Aunque no negaré lo que disfruto ante un buen chuletón, mentiría si dijera que no me he alegrado al saber que se espera que la producción mundial de carne disminuya en 2020 por segundo año consecutivo. Pero, como todavía hay algún retrógrado al que el debate sobre el trato y derecho animal le produce estigmas, utilizaré el impacto medioambiental como argumento principal para defender de las alternativas tecnológicas a la carne tradicional.

¿Sabía que si el ganado fuera un país, este estaría entre las naciones con mayores emisiones de gases de efecto invernadero del mundo? La industria ganadera del planeta acumula el 14,5% de las emisiones de CO2 equivalente, por no hablar de la superficie de terreno destinada a su cría y al cultivo de piensos, así como del consumo de agua necesario para su producción.

Dada esta enorme presión medioambiental, cada vez más organismos y expertos defienden el rediseño de la ganadería.
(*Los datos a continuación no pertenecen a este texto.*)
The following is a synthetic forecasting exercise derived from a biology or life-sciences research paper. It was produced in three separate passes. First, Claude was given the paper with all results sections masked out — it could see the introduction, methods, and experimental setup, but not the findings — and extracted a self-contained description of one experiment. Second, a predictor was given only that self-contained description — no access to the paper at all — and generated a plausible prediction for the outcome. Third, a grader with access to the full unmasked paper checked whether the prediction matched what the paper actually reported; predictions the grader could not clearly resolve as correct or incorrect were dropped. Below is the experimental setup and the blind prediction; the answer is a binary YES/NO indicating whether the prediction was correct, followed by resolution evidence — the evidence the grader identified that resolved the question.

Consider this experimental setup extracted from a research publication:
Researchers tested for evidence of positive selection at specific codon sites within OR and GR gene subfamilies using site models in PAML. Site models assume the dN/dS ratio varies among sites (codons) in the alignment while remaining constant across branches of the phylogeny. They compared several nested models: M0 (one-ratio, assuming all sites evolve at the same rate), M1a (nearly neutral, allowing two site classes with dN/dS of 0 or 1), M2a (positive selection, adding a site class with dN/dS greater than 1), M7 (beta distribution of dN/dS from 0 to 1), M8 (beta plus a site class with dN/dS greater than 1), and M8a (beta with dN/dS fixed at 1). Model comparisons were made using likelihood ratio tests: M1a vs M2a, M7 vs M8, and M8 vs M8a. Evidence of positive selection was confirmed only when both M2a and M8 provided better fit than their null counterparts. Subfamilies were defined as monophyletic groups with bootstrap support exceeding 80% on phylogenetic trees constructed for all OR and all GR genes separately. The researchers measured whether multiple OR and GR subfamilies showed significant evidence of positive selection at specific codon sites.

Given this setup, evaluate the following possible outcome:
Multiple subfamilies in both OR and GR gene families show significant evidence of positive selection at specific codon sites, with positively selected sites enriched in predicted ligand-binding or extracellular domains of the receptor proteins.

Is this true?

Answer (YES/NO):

Sin embargo, frente a la opción de buscar técnicas ganaderas más respetuosas y reducir el consumo de carne global, las mentes pensantes de Silicon Valley (EEUU) han convertido el problema doble de la industria cárnica en una oportunidad de negocio que obre milagros para el planeta y para los defensores de los derechos animales.

La meca de la innovación lleva algunos años trabajando en alternativas a la carne tradicional que no solo reduzcan su impacto medioambiental sino también sus dilemas morales, sin renunciar al placer de degustar un buen filete. Para lograr esta santísima trinidad cárnica (sostenible, ética y sabrosa), actualmente hay dos enfoques principales: el de la carne cultivada en laboratorio y la de origen vegetal.
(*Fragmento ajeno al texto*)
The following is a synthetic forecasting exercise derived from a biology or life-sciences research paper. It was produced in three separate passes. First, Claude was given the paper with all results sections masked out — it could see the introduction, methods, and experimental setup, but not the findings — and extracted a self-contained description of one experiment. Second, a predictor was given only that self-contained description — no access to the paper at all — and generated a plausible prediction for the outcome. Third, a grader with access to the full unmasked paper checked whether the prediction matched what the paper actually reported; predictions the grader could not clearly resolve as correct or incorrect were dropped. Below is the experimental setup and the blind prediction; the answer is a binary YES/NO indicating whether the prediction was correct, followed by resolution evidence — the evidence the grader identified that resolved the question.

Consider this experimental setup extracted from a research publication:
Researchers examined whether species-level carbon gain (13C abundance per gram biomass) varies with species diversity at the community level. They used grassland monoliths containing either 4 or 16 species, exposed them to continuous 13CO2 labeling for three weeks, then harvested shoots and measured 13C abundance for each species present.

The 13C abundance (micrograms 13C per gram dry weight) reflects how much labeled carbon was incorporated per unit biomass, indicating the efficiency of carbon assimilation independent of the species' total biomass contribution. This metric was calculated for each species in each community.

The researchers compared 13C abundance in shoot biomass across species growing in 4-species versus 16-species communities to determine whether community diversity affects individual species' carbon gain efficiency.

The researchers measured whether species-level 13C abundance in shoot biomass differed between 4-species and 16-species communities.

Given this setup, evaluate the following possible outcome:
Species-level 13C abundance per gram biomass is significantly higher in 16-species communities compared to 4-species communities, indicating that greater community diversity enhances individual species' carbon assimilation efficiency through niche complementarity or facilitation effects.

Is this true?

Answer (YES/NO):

No caiga en la trampa de pensar que el segundo planteamiento consiste en una masa de tofu con forma de hamburguesa que intenta hacerle olvidar el sabor tradicional a base de especias y condimentos. La carne basada en plantas utiliza proteínas vegetales procedentes de guisantes, soja, trigo, patatas y aceites vegetales, cuya similitud con sus homólogos animales logran imitar bastante bien su textura y sabor.

Las mentes pensantes de Silicon Valley han convertido el problema doble de la industria cárnica en una oportunidad de negocio

Desde el año pasado ya es posible adquirir en España las carnes veggie de Beyond Meat, cuyas acciones casi triplicaron su precio el día que la empresa salió a bolsa y a día de hoy valen un 500% más que entonces. Por muy sucedáneos que sean, este éxito se debe a que, "una vez cocinada, la pieza se coagula y la textura da el pego. El sabor y la jugosidad también se parecen", afirmó tras su cata el cocinero español Dani Lechuga.
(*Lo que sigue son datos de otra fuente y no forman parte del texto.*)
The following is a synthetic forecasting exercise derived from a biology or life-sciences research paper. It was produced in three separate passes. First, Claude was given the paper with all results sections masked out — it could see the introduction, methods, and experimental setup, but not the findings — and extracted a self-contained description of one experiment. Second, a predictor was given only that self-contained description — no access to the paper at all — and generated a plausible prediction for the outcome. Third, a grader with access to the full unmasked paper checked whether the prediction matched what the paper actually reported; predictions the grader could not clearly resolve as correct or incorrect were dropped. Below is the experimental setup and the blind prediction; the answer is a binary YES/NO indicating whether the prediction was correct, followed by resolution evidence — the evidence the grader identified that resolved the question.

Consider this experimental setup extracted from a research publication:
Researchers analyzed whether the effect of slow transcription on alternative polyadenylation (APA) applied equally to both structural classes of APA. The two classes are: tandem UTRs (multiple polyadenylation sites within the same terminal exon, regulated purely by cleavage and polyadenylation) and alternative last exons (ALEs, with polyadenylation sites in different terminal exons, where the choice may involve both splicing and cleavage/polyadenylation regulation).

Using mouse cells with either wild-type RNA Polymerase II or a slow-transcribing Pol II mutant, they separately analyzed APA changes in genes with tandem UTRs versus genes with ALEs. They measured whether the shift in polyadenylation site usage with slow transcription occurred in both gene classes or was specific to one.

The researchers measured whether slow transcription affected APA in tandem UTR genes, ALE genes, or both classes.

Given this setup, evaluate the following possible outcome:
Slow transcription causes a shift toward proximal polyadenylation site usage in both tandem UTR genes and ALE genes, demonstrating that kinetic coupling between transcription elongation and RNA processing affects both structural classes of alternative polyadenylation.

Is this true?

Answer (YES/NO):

Pero, si la calidad de esta imitación no fuera suficiente para satisfacer los instintos de los carnívoros más fieles, también pueden decantarse por el primer enfoque, el de la carne cultivada en laboratorio. Esta idea consiste en extraer un puñado de células animales y hacerlas crecer en un tanque hasta conseguir filetes.

Es decir, se trata de un producto de carne real creado in vitro, una especie de inmaculada concepción cárnica de laboratorio, libre del pecado de matar animales. Bajo este enfoque, en 2013 la empresa holandesa Mosa Meat presentó al mundo la primera hamburguesa cultivada y sin sacrificio animal.

Desde entonces, esta industria no ha dejado de crecer y presentar nuevos productos con la esperanza de que, algún día, sustituyan por completo a las opciones tradicionales. Si todavía no lo han conseguido es por culpa del precio. Por ejemplo, las tiras de pollo cultivadas en laboratorio que Memphis Meats presentó en 2017 costaban la friolera de 17.000 euros el kilo. Y es que, ya se sabe que, a la hora de innovar, cuesta mucho menos lanzar un software o plataforma de servicios que fabricar un producto revolucionario completamente nuevo.

Ya sea cultivada o de origen vegetal, las alternativas a la carne tradicional cada vez cuentan con mayores congregaciones gracias a su milagrosa capacidad de reducir el impacto ambiental y satisfacer el antojo de quienes, como yo, no pueden dejar de escuchar una vocecita moralista con cada bocado. Lo sé de buena tinta porque estoy en Asturias y en cuanto ponga el punto final a esta columna tengo mesa reservada para pecar con un cachopo de toda la vida, diga lo que diga mi voz interior.